Ramaphosa was peeved that he and other ANC top six members had not been consulted: “It was just a process of informing us of his decision, it was not a consultation because he came with a ready-made list,” Ramaphosa said.
Obsessed with the Guptas, critics sniggered about how the Cabinet list must have been composed in a Saxonwold shebeen. Here’s what they missed. Ramaphosa has been in leadership for so long that he has forgotten how ANC democracy is experienced by those on the receiving end. Subordinates don’t have a say. They are told what will happen, by those higher up the ladder. New minister of finance – and fashion – Malusi Gigaba explained during Monday’s media briefing: “I get called and instructed what changes are being made. I don’t ask questions.”
Think about that. He has been placed in charge of the Treasury. He controls a R1.56 trillion national budget. He has signing power on a R1 trillion nuclear deal. He can influence how the Public Investment Corporation manages assets worth more than R1.857 trillion. With all this and more at his command, Gigaba is content to await instructions, not to ask questions.
The image of a tailor’s dummy comes to mind. Fashionista Gigaba is tailor-made for Zuptas intent on looting. It will be a case of: “Yes, Baas Atul, anything you say.” Just as it was when the Eskom board was packed with Zuptas because pliable Gigaba was minister of public enterprises. Yet the resources to plunder are now much greater.
Let’s return to Ramaphosa’s remark about not being consulted. The top six are Zuma, Ramaphosa, national chair Baleka Mbete, secretary-general Gwede Mantashe, deputy secretary-general Jessie Duarte and treasurer-general Zweli Mkhize.

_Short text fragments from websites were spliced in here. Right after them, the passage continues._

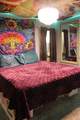 3710 22nd St - Photo 18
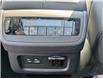 2025 Nissan Pathfinder SL (Stk: 15833) in Okotoks - Image 8 of 19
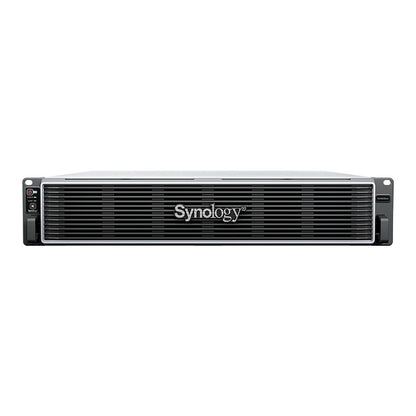 Synology 12-bay RS4826xs+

I have no idea of whether they are subject to formal rules about who should consult whom. Ramaphosa, Mantashe and Mkhize clearly felt convention had been broken.
But South Africans with democratic antennae know that the ANC and the organisations it controls have warped ideas about what constitutes consultation. For example, on this week’s Justice Factor on eNCA, an ANC Youth League spokesperson said informing someone was the same as consulting them.
Ramaphosa should not be shocked. That is how ANC-led governments at every level abuse what are intended to be democratic procedures. They go through the motions of democracy but the direction of influence is always one way, from the top down. In local government, public participation, alternately described as consultation, is specified in laws and in policy documents. Yet under ANC governments, people have not really been consulted. ANC administrations may hold whatever meetings are prescribed by law but they disregard public input.
Under new administration, integrated development planning meetings are being held across Joburg right now. I urge you to attend, listen, and have your say about what should happen in your ward. Exercise your rights to participatory democracy, even as the top-down Zuma era heads one way.